Bourne shell "if" syntax

dteske at freebsd.org dteske at freebsd.org
Mon Jun 10 19:12:05 UTC 2013



> -----Original Message-----
> From: owner-freebsd-questions at freebsd.org [mailto:owner-freebsd-
> questions at freebsd.org] On Behalf Of Tim Daneliuk
> Sent: Monday, June 10, 2013 12:06 PM
> To: freebsd-questions at freebsd.org
> Subject: Re: Bourne shell "if" syntax
> 
> On 06/10/2013 01:59 PM, dteske at freebsd.org wrote:
> >
> >
> >> -----Original Message-----
> >> From: owner-freebsd-questions at freebsd.org [mailto:owner-freebsd-
> >> questions at freebsd.org] On Behalf Of lconrad at go2france.com
> >> Sent: Monday, June 10, 2013 11:53 AM
> >> To: freebsd-questions at freebsd.org
> >> Subject: Bourne shell "if" syntax
> >>
> >>
> >>
> >> script fragment:
> >>
> >> PTR=`dig @some.dns +short +norec -x a.b.c.d`
> >>
> >> echo "$PTR"
> >>
> >> if  [  "$PTR"  ==  ""  ]  ;  then
> >>
> >
> > if [ "$PTR" = "" ]; then
> >
> > or
> >
> > if [ -z "$PTR" ]; then
> >
> > or
> >
> > if [ "$PTR" ]; then
> >
> > but _NOT_
> >
> > if [ "$PTR" == "" ]; then
> >
> 
> 
> I work across a bunch of different OSs and shells of many vintages.  As I
recall,
> the -z argument has problems of portability on older/broken shells and/or
> is not available in all environments (I cannot recall which at the moment).
So
> I achieve the same results by using a character sentinel that guarantees that
the
> comparison always works:
> 
>    f  [  _"$PTR"  ==  _  ]  ;  then
> 

Character sentinels are not required.

FreeBSD's sh(1) knows (because "[" is a built-in) that when you quote a
parameter, that it is not (even if the value begins with "-") not an operator.

So doing things like:

foo=-gt
if [ "$foo" = "" ]; then

or

foo=-gt
if [ -z "$foo" ]; then

or

if [ ! "$foo" ]; then

or even the following (flipping the conditional):

if [ "$foo" != "" ]; then
if [ -n "$foo" ]; then
if [ "$foo" ]; then

All work as expected.

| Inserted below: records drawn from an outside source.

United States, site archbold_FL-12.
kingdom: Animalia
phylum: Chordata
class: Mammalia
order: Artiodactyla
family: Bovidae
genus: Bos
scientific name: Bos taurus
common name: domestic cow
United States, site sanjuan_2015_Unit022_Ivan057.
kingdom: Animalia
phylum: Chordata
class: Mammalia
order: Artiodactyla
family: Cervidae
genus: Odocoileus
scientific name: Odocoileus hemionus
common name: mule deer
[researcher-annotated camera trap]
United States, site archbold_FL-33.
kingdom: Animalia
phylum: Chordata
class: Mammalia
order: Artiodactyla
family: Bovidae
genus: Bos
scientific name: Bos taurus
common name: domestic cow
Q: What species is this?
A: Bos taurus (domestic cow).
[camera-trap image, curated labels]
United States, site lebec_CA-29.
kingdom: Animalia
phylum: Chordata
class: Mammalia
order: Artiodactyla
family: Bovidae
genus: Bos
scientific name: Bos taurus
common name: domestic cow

It matters not the value of $foo. sh(1) in FreeBSD knows
because of the double-quotes that it is not an operator.

Furthermore... 

"==" is not the right operator. It's "=".

Portability would surely be compromised if you were using "==" (which doesn't
work on FreeBSD; or many other OSes I gather from experience).